We were driving north, later,
lost in the Mothership, riding across
the spine of Vancouver Island,
telling ourselves we were looking for stones.
Trees disappeared but not desire,
not the stubborn commitment to justice.
Mountain Hemlock, native of NW, Canada.
Desire itself, northern also, pursuit of the old way.
Riding high-spined bedrock
up-Island. A telephone
call
stops us at Campbell River.
Tree vision voices ask many things
in obscure song word. When the tree
presents itself, it must be taken.
High Mountain Hemlock, Tsuga mertensiana,
If you’re for
justice, what are you doing,
in these here
trees?
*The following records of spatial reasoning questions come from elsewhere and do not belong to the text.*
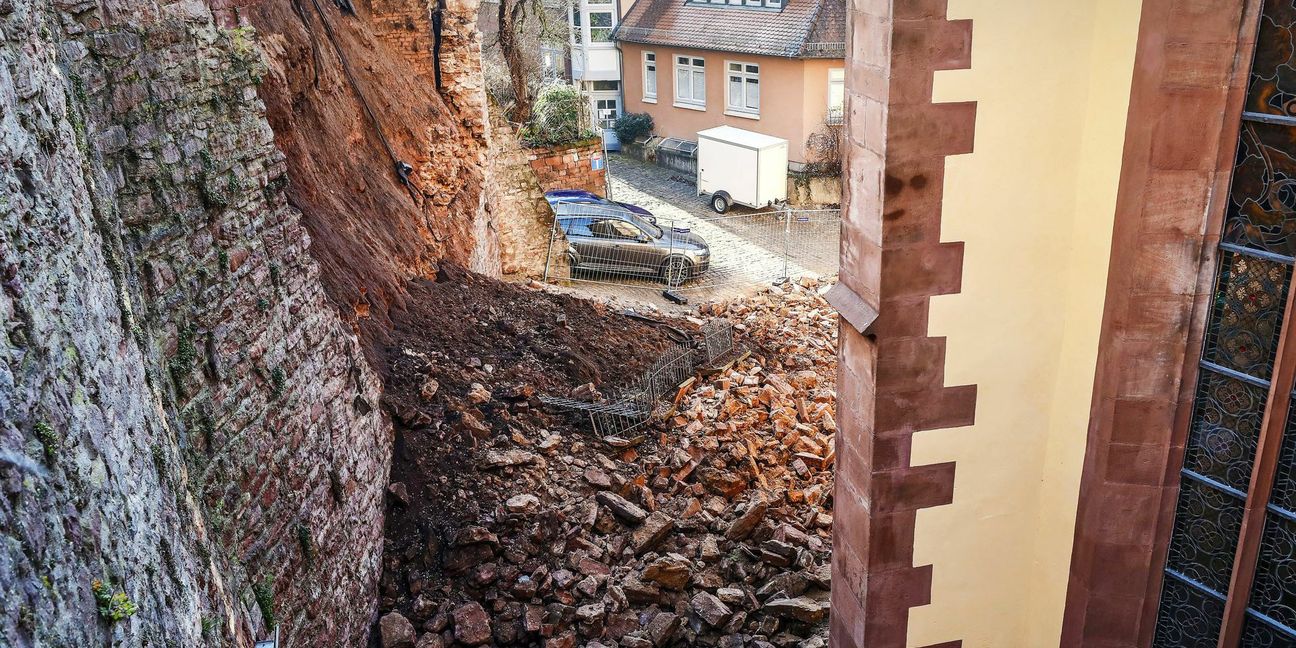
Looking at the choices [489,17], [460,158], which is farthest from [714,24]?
[460,158]

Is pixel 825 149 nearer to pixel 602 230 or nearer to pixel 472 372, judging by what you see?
pixel 602 230

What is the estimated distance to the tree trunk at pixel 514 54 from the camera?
24902mm

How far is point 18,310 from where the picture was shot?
9.81ft

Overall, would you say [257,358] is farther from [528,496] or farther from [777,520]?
[777,520]

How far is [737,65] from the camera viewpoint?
30.8 meters

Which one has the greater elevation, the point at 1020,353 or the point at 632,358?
the point at 1020,353

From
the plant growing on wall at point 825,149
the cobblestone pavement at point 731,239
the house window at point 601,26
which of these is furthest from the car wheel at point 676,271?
the house window at point 601,26

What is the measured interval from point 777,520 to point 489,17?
34136 millimetres

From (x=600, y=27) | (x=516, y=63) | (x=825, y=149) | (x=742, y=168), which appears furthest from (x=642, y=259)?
(x=600, y=27)

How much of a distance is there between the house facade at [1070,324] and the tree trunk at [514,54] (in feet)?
67.0

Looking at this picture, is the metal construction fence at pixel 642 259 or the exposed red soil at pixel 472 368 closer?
the exposed red soil at pixel 472 368

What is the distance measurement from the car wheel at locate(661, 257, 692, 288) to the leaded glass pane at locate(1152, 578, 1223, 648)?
14723 millimetres

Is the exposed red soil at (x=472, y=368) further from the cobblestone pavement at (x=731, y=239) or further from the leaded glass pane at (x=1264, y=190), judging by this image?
the cobblestone pavement at (x=731, y=239)

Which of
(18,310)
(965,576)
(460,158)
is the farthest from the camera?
(460,158)
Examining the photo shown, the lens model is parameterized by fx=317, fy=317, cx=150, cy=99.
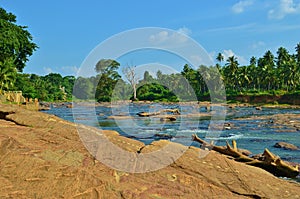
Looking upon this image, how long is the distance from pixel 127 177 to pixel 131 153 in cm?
143

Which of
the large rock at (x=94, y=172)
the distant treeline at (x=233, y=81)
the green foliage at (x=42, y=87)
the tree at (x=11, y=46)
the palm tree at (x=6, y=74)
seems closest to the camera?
the large rock at (x=94, y=172)

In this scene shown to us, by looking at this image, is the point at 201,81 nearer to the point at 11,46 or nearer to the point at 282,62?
the point at 282,62

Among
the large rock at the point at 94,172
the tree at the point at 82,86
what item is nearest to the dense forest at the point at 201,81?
the tree at the point at 82,86

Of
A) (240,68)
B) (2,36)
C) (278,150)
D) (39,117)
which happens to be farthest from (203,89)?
(39,117)

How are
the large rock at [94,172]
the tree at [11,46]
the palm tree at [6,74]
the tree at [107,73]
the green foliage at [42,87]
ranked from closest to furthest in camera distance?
the large rock at [94,172] → the tree at [107,73] → the tree at [11,46] → the palm tree at [6,74] → the green foliage at [42,87]

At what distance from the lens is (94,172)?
23.5ft

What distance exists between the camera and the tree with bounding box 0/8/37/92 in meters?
50.0

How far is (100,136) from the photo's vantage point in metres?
9.47

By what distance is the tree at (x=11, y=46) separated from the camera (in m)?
50.0

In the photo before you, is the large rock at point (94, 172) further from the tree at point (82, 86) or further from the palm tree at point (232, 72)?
the palm tree at point (232, 72)

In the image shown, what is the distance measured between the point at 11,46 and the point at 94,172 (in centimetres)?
4979

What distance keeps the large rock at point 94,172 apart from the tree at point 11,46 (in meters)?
44.3

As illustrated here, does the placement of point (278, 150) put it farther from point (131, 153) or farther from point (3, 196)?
point (3, 196)

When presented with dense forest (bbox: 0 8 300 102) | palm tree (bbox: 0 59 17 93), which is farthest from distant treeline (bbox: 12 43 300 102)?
palm tree (bbox: 0 59 17 93)
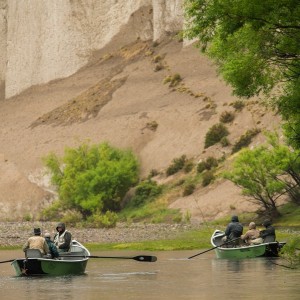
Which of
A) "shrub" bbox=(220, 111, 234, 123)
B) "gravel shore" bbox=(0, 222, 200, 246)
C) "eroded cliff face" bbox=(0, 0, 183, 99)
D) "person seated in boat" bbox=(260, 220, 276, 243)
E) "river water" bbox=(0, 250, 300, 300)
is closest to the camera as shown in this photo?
"river water" bbox=(0, 250, 300, 300)

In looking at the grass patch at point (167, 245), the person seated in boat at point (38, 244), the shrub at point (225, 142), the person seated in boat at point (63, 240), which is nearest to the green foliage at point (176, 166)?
the shrub at point (225, 142)

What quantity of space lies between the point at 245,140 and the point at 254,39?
63286 millimetres

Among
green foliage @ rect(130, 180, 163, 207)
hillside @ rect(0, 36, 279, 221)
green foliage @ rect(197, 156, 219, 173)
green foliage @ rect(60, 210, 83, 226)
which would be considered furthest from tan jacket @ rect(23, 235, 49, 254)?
green foliage @ rect(197, 156, 219, 173)

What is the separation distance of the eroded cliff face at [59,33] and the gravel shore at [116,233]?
51949mm

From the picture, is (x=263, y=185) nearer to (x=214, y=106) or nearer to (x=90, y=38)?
(x=214, y=106)

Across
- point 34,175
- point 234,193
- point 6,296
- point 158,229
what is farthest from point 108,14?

In 1852, John Jeffries,
Scottish explorer and botanist, sends
Western Hemlock to the East Coast,
and disappears. Tsuga is the common
Japanese name for Hemlock. mertensiana,
for Karl Heinrich Mertens. German
botanist, plant and animal collector,
mertensiana honors his father.
Great botanical 19th Century explorations,
heyday of American Slavery, the Civil War,
century of genocide, first wave of holocaust—
living time, now, two trees given to me
by Anton Nijhuis at Campbell River on the Island.
These trees don’t
get their bark
until they’re 100
years old.
Making them witnesses, I add. Yes,
for the past 150,
probably 200 years.
Buried under 30 feet of snow in winter,
they’re not protected from everything.
War’s pollutants reached them decades past,
and sentient or not, changed them,
witnesses to the assassination of Abraham Lincoln,
part of the continent, separated by the border
Chief Joseph reached for that winter.
These trees, two of them, now in my care.
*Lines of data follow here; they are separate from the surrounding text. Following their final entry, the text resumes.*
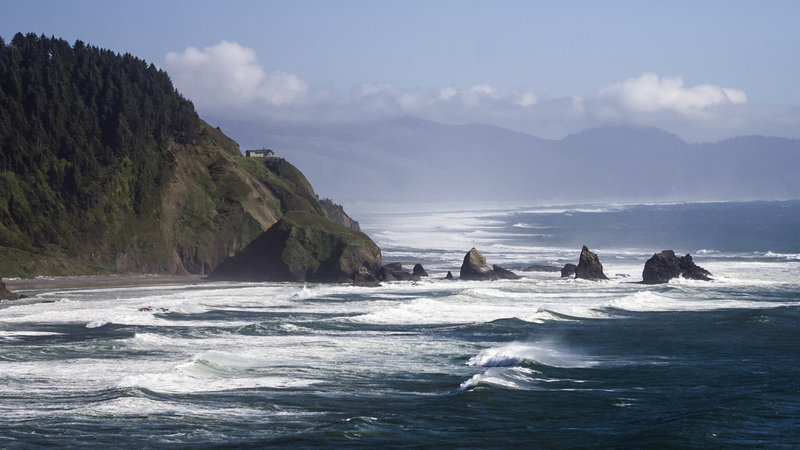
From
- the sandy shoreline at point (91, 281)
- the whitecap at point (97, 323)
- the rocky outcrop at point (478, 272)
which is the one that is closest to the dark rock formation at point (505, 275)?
the rocky outcrop at point (478, 272)

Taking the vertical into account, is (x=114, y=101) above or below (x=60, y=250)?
above

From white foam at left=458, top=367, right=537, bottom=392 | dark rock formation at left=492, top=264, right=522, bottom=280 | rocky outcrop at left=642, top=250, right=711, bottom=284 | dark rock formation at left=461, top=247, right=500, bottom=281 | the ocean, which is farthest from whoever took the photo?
dark rock formation at left=492, top=264, right=522, bottom=280

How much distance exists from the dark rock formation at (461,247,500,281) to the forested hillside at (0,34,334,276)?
1948cm

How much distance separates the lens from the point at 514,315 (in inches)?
2093

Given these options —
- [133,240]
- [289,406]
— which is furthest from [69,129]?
[289,406]

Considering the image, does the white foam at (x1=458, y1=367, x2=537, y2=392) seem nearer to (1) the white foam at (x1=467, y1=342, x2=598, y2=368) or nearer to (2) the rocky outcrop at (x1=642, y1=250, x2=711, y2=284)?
(1) the white foam at (x1=467, y1=342, x2=598, y2=368)

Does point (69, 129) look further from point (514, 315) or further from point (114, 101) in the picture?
point (514, 315)

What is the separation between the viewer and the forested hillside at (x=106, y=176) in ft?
255

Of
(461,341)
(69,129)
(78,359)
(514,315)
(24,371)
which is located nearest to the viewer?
(24,371)

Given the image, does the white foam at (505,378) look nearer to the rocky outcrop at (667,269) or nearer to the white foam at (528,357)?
the white foam at (528,357)

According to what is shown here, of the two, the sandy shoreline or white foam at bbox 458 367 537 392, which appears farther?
the sandy shoreline

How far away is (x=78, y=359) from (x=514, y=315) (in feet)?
79.5

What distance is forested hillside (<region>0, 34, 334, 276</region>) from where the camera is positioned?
77625 mm

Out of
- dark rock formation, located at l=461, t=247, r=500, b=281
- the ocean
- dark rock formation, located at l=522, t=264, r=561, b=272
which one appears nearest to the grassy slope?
the ocean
Man in elder age, younger than any tree.
Hope and suffering exist as one root.
Trees taken from their soil must pass through customs
giving themselves up like salmon,
a prophet’s life begins in exile.
To be blessed is to be first bloodied.
Carbon traffic crossing in moonlight.
Two mountain hemlocks, trunk the size
of a man’s fist, not reaching a man’s waist
at 200 years, new risks. A root cutting,
and Chinese pot, in exchange
for daily attention over decades.
Stones and trees collaborating.
As elders of earth’s children die off,
better counsel in elder ancestors may be found.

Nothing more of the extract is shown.